Dosage Guidelines and Timing

Consistency beats perfection. I take berberine at breakfast and dinner to align with carbohydrate intake, never exceeding 1,500 mg daily to avoid digestive upset. Turmeric is always taken with food containing some fat for better absorption, and I cycle ashwagandha every 8 weeks for 2 weeks off to prevent tolerance. These doses come directly from the methods detailed in my book, where I explain how these specific compounds address the metabolic slowdown common after 45. I avoid stimulants entirely since they worsen blood pressure for many in our community.

What to Track Daily and Weekly

Skip obsessive calorie counting. Instead, track these four metrics using a simple notebook or free app: fasting blood glucose (morning reading under 100 mg/dL is ideal), waist circumference at the navel (aim for ½ inch loss per month), daily energy level on a 1-10 scale, and joint pain score. I also record sleep duration—7+ hours is non-negotiable for hormone regulation. Weighing happens only every 14 days because daily fluctuations from water retention destroy motivation, especially when insurance won't cover professional programs.

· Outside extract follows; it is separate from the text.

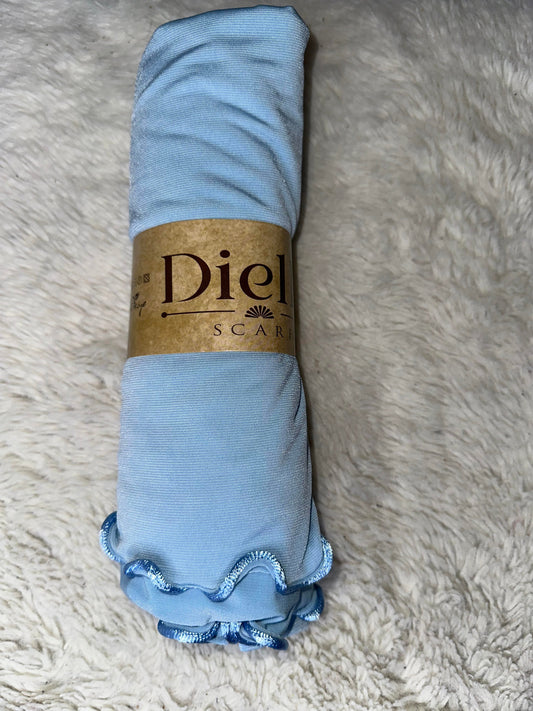 Élevez Votre Style avec Nos Hijabs en Jersey Premium Frisé Bleu ciel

How I Measure Real Progress

Scale weight is the worst metric. True progress shows in how your clothes fit, steady energy without afternoon crashes, normalized blood pressure readings, and the ability to walk 30 minutes daily without severe joint pain. In my protocol, I celebrate when fasting glucose drops 10-15 points or when clients report being able to play with grandkids without exhaustion. These victories build confidence after years of failed diets. Start with just two supplements if overwhelmed, track for 30 days, and adjust based on your unique responses. This measured approach has helped thousands move past embarrassment and reclaim control over obesity, diabetes, and hormonal weight gain without drastic lifestyle overhauls.

💬 What the Community Says

In online forums and support groups, users in their late 40s and early 50s report strong interest in practical protocols that address joint pain and hormonal shifts without requiring gym time or complex diets. Many appreciate the focus on berberine, turmeric, and ashwagandha, sharing stories of 8-15 pound losses in the first two months when tracking waist measurements and energy levels instead of daily weigh-ins. A common debate centers on exact berberine dosing, with some experiencing digestive issues above 1,000 mg while others praise blood sugar improvements. The community is split on supplement cycling, but most agree consistent tracking of glucose and sleep yields better long-term adherence than calorie apps. Beginners often express relief finding a protocol that acknowledges past diet failures and insurance barriers, though a vocal minority still struggles with consistency during high-stress periods. Overall sentiment leans positive toward simple, measurable approaches that deliver visible non-scale victories like reduced joint discomfort and steadier energy.
Clark, R. (2026). What is your current protocol and how much do you take: what to track and how to. *CFP Weight Loss*. https://blog.cfpweightloss.com/ask/what-is-your-current-protocol-and-how-much-do-you-take-what-to-track-and-how-to-measure-progress
Russell Clark, FNP-C, APRN
About the Author

Russell Clark, FNP-C, APRN, is the founder of CFP Weight Loss in Nashville and CFP Fit Now telehealth. Over 35 years in healthcare — Army Nurse Reserves, Level 1 trauma ER, hospitalist — he developed a 30-week protocol integrating real foods, detox, and low-dose tirzepatide cycling that has helped hundreds of patients lose 30–90 pounds. He and his wife Anne-Marie lost a combined 275 pounds using the same protocol.